Intelligent Orchestration with CascadeFlow
Because we were now dealing with highly sensitive financial and operational queries, routing became critical. We couldn't afford to run simple policy lookups through expensive models, nor could we trust a cheap 8B model with a $5M deployment decision.
I integrated cascadeflow to handle dynamic model selection.
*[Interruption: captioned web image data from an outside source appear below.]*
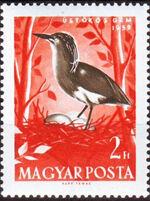 Hungary 1959 Water Birds g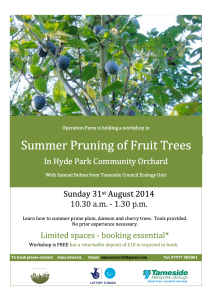 Summer pruning poster_final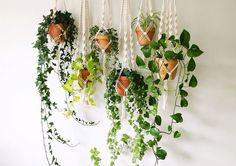 Fall in love all over again with the boho woven decor trend of macrame when you see our favorite ideas to incorporate it into your home. Best Plants For Bedroom, Bedroom Plants, Macrame Plant Holder, Plant Holders, Hanging Plants, Indoor Plants, Indoor Succulents, Indoor Garden, Garden Pots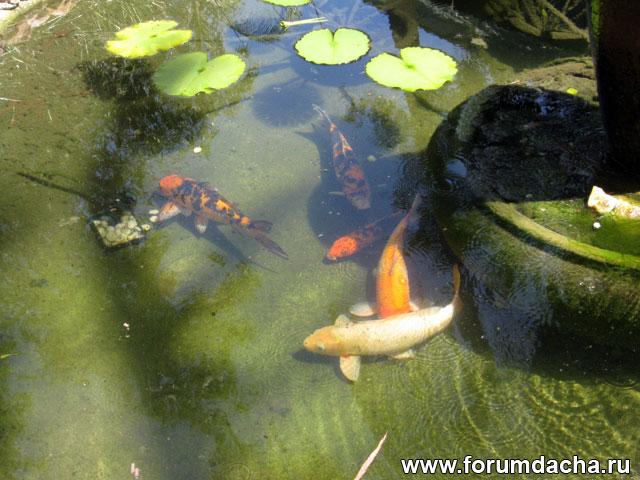 декоративные сомы, водоем с сомами, пруд с рыбками, пруд с сомами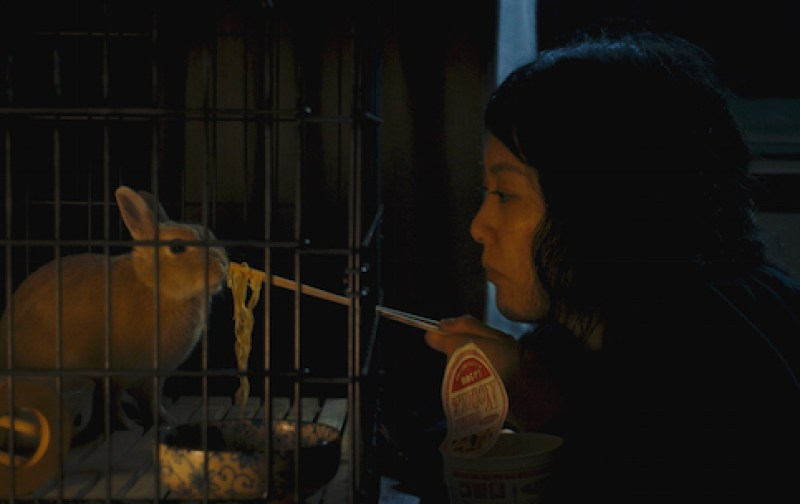 """The Zellner Bros. decision to have Bunzo the rabbit play an important part in Kumiko's life is partly inspired by their love for the book """"Watership Down."""" Plus, neither fashioned Kumiko as a dog or a cat person."""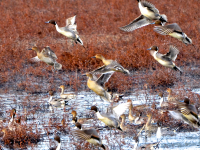 Migratory Birds at HNWR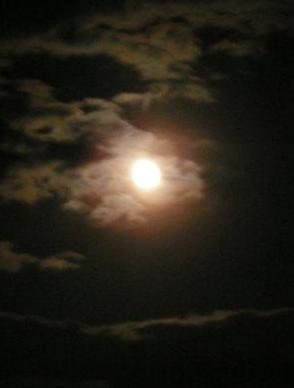 月への誘い・・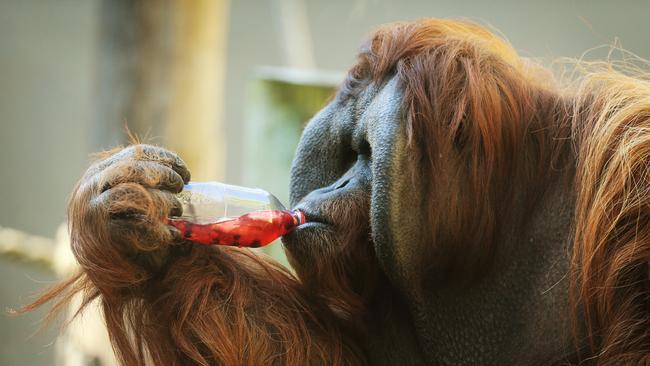 Taronga Zoo's male Orangutan Jantan has taken a liking to herbal tea in the winter months with keepers finding the enrichment made up of tea and fruit stimulates them and helps keep them warm on the cool winter mornings. Picture: Toby Zerna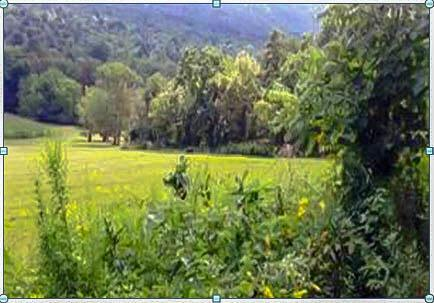 17399 Loves Valley Road #12, SHIRLEYSBURG, PA 17260 (#1002358078) :: LoCoMusings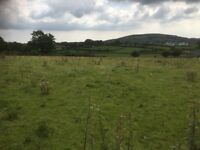 Land wanted for grazing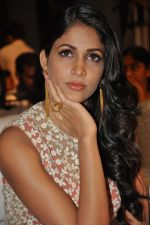 Lavanya Tripathi at Bhale Bhale Magadivoy Movie Audio (24)_55d07c829b12d.jpg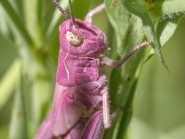 A pink female meadow grasshopper nymph photographed by Dr Luke Blazejewski in a brownfield site in Salford, Greater Manchester (Dr Luke Blazejewski/PA)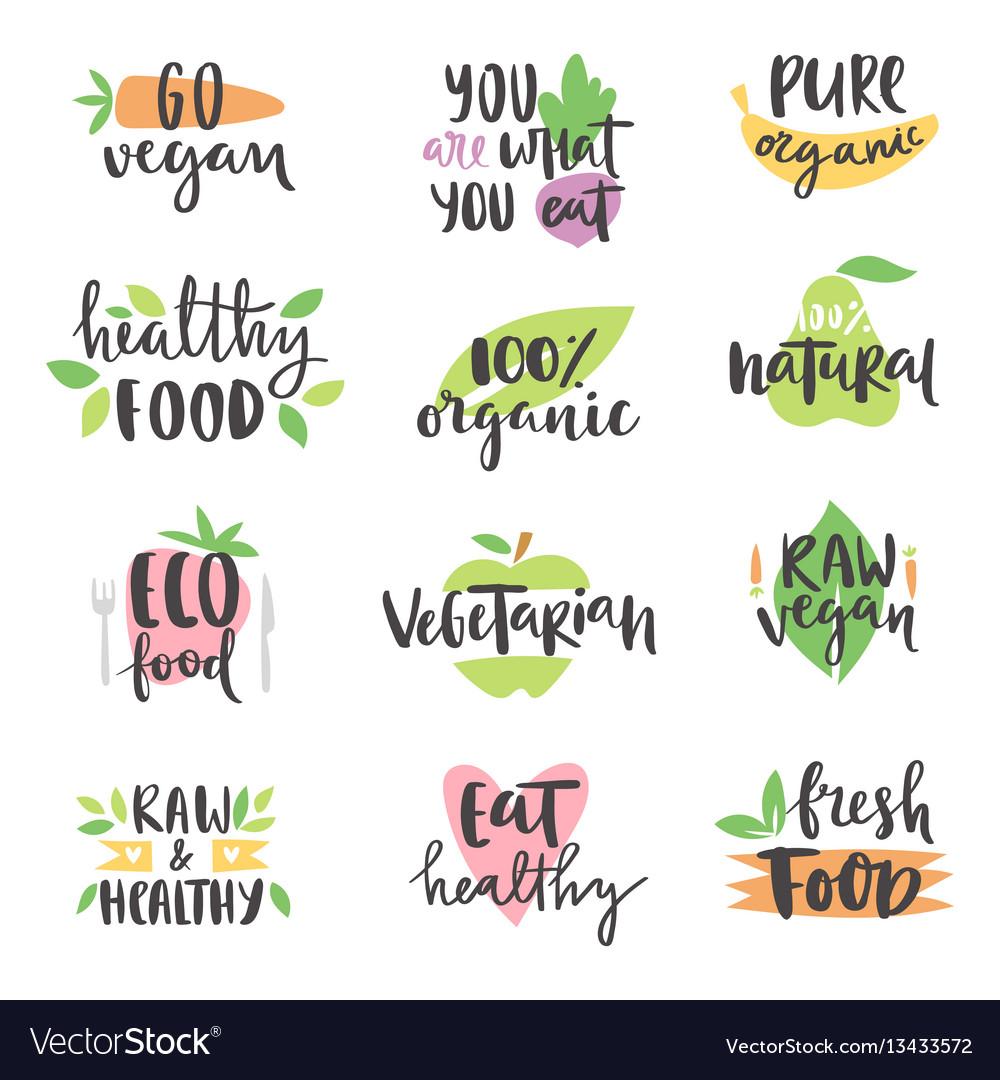 Hand drawn style set of bio organic eco healthy vector image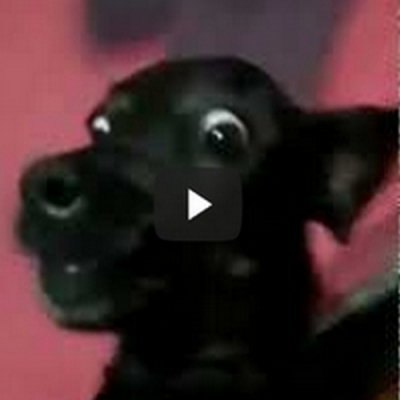 O cachorro do retardo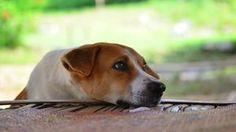 Cachorro triste: saiba quando o pet está chateado com você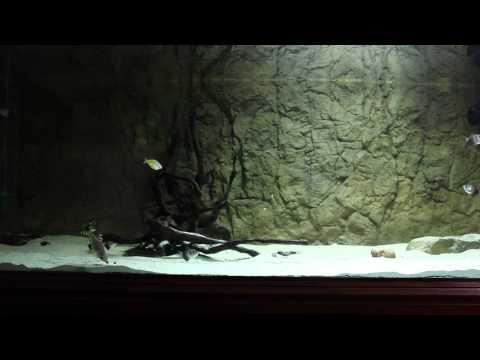 Community Aquarium 500L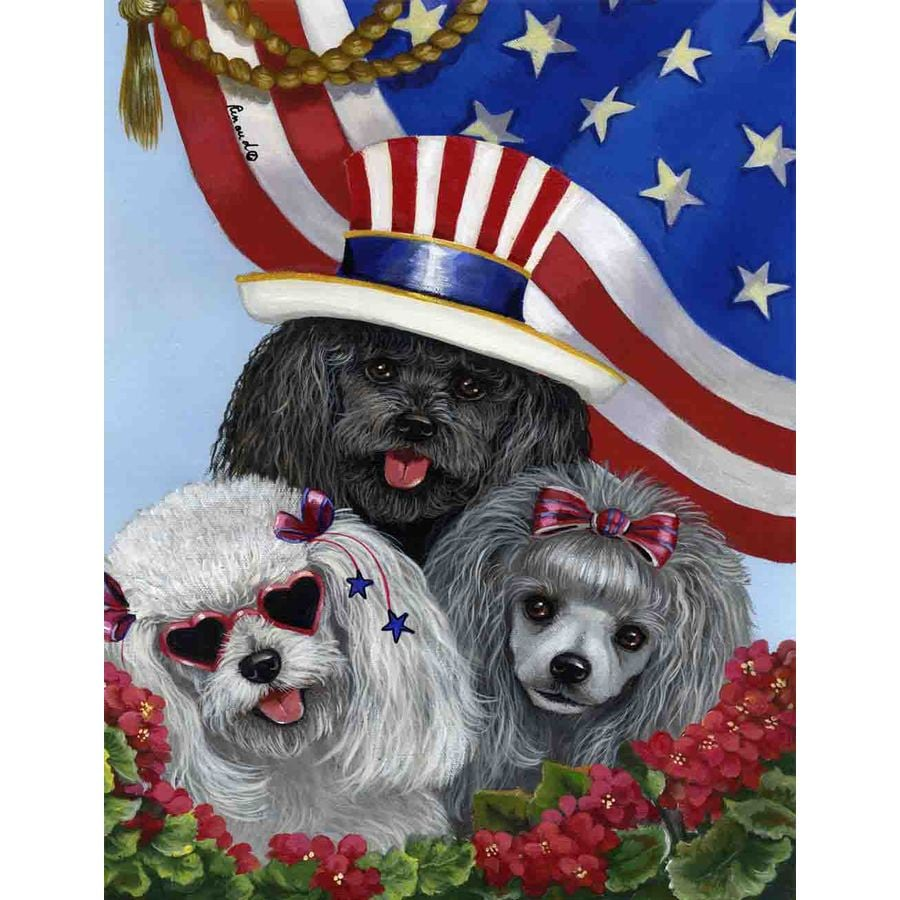Precious Pet Paintings 3.33-ft x 2.33-ft Poodle 4th of July Flag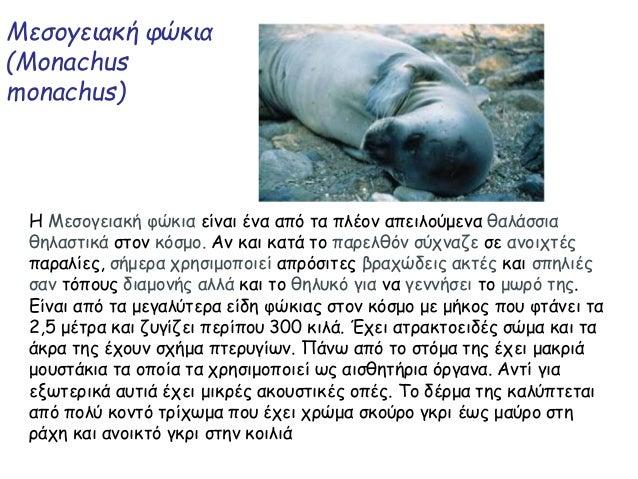 Μεσογειακή φώκια (Monachus monachus) Η Μεσογειακή φώκια είναι ένα από τα πλέον απειλούμενα θαλάσσια θηλαστικά στον κόσμο. ...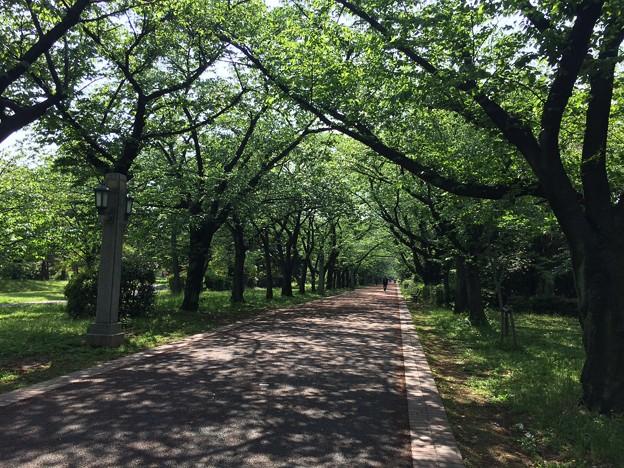140501 辰巳の森緑道公園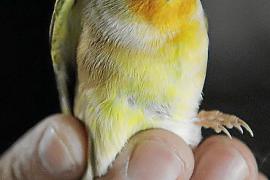 Majorca's world champion birds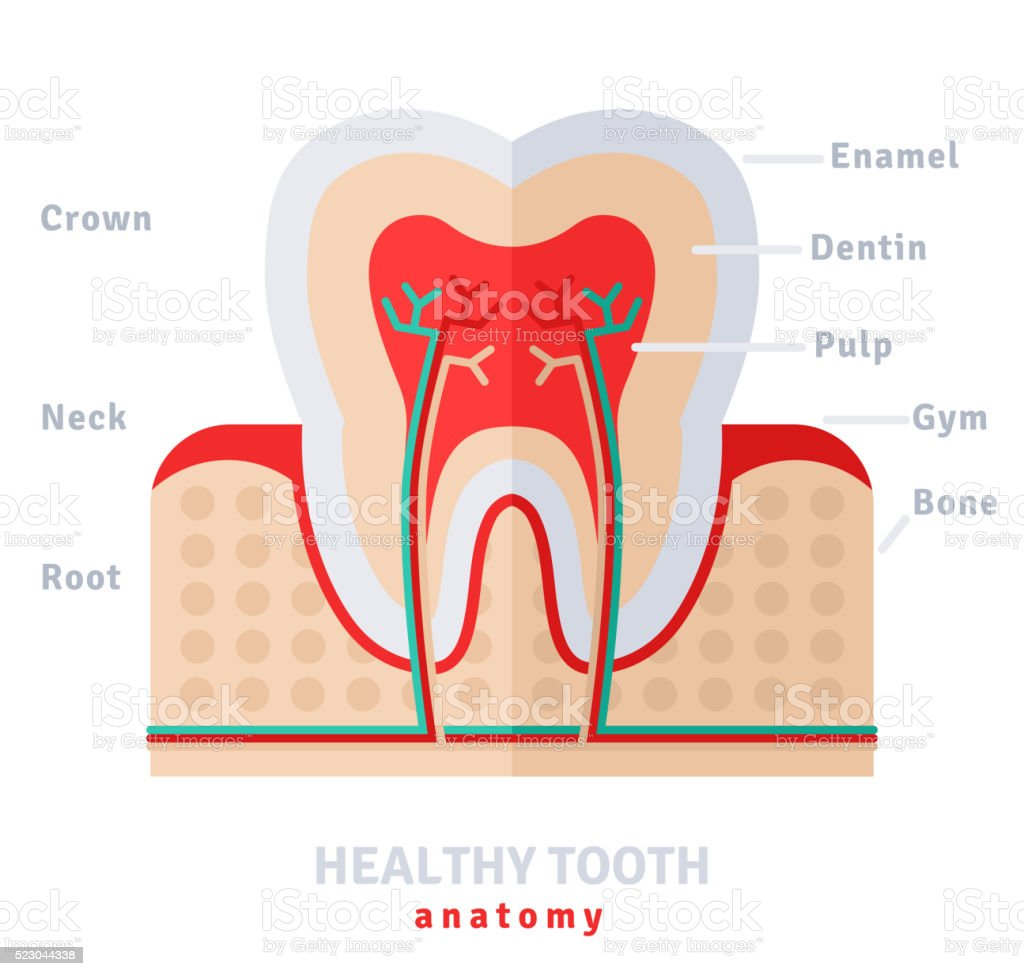 Healthy White Tooth Anatomy Flat Stock Vector Art & More Images of ...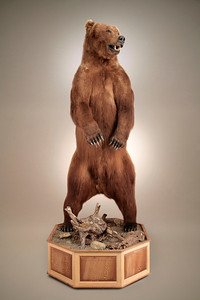 Life-size Alaska Brown Bear Mount Anderson Taxidermy & Guide Service, Inc.  www.THEHUNTPRO.com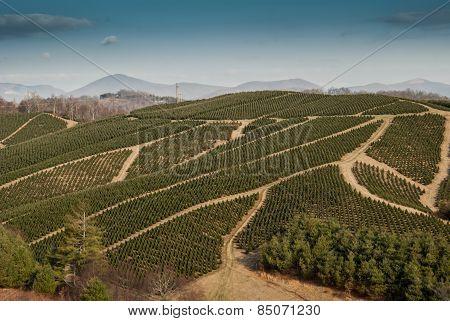 Christmas Tree Farm In Western North Carolina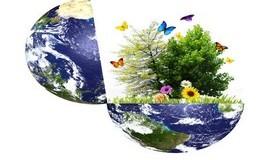 הרב לייטמן - עולם פרחים צומח צמח
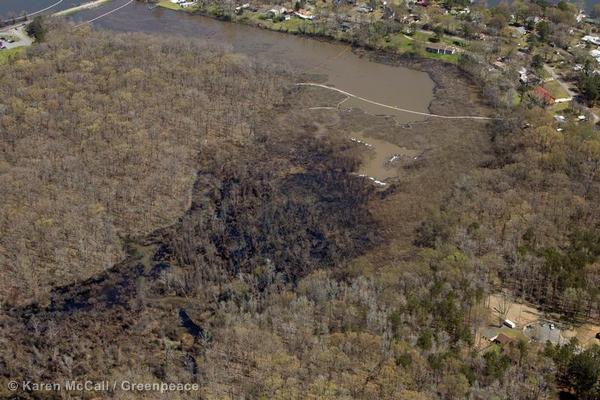 Oil seeps into a marshy waterway near Interstate 40 in Arkansas after Exxon's Pegasus pipeline burst in March, 2013,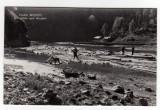 Valea Bistritei cu plutele spre Brosteni  RPR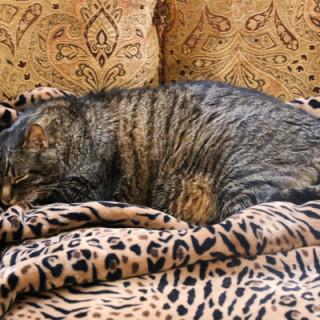 Cooper asleep on his tiger blanket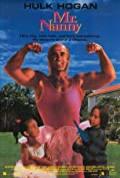 Mr. Nanny (1993)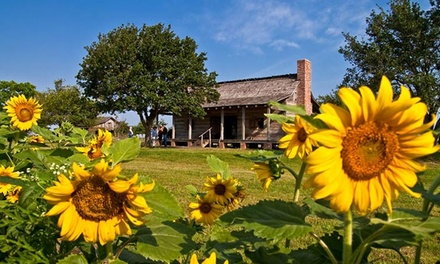 Admission for Two, Four, or Six to George Ranch Historical Park in Richmond (Up to 53% Off)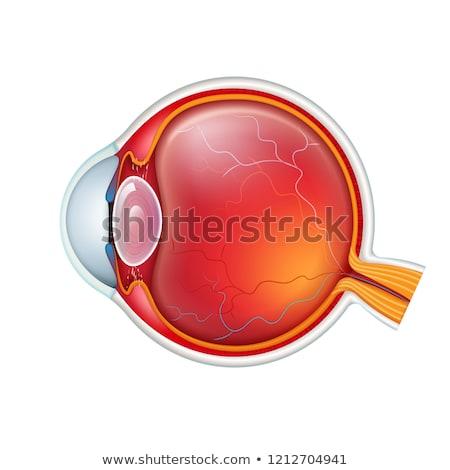 diagrama · sangue · médico · saúde · fundo - foto stock © bluering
// The cascade routing logic
export async function determineRoute(query, sensitivityLevel, urgency) {
// Always escalate highly sensitive or critical urgency queries
if (sensitivityLevel === 'secret' || urgency === 'critical') {
return {
selectedModel: 'llama3-70b-8192',
reason: 'Critical urgency or highly sensitive data detected. Forcing maximum reasoning capabilities.'
};
}
// Otherwise, fallback to semantic complexity analysis
const complexity = await analyzeComplexity(query);
if (complexity.score < 40) return { selectedModel: 'llama3-8b-8192', reason: 'Low complexity.' };
return { selectedModel: 'mixtral-8x7b-32768', reason: 'Standard decision parameters.' };
}
This cascadeflow GitHub implementation dropped our overall inference costs by 65% while actually increasing safety on critical requests.
Adding Corporate Hindsight
A decision engine isn't very useful if it makes the same mistake twice. I needed the agent to learn from our organizational history.
I implemented agent memory via the Hindsight docs. Every time the agent generates a decision card with an escalationRequired flag, the incident is committed to Hindsight's vector database.
When a similar incident occurs months later, the system performs a similarity search and retrieves the historical financial impact and remediation steps, providing massive organizational continuity.
The Dashboard
Instead of rendering markdown chat bubbles, the frontend now parses the strict JSON output and renders a command-center dashboard.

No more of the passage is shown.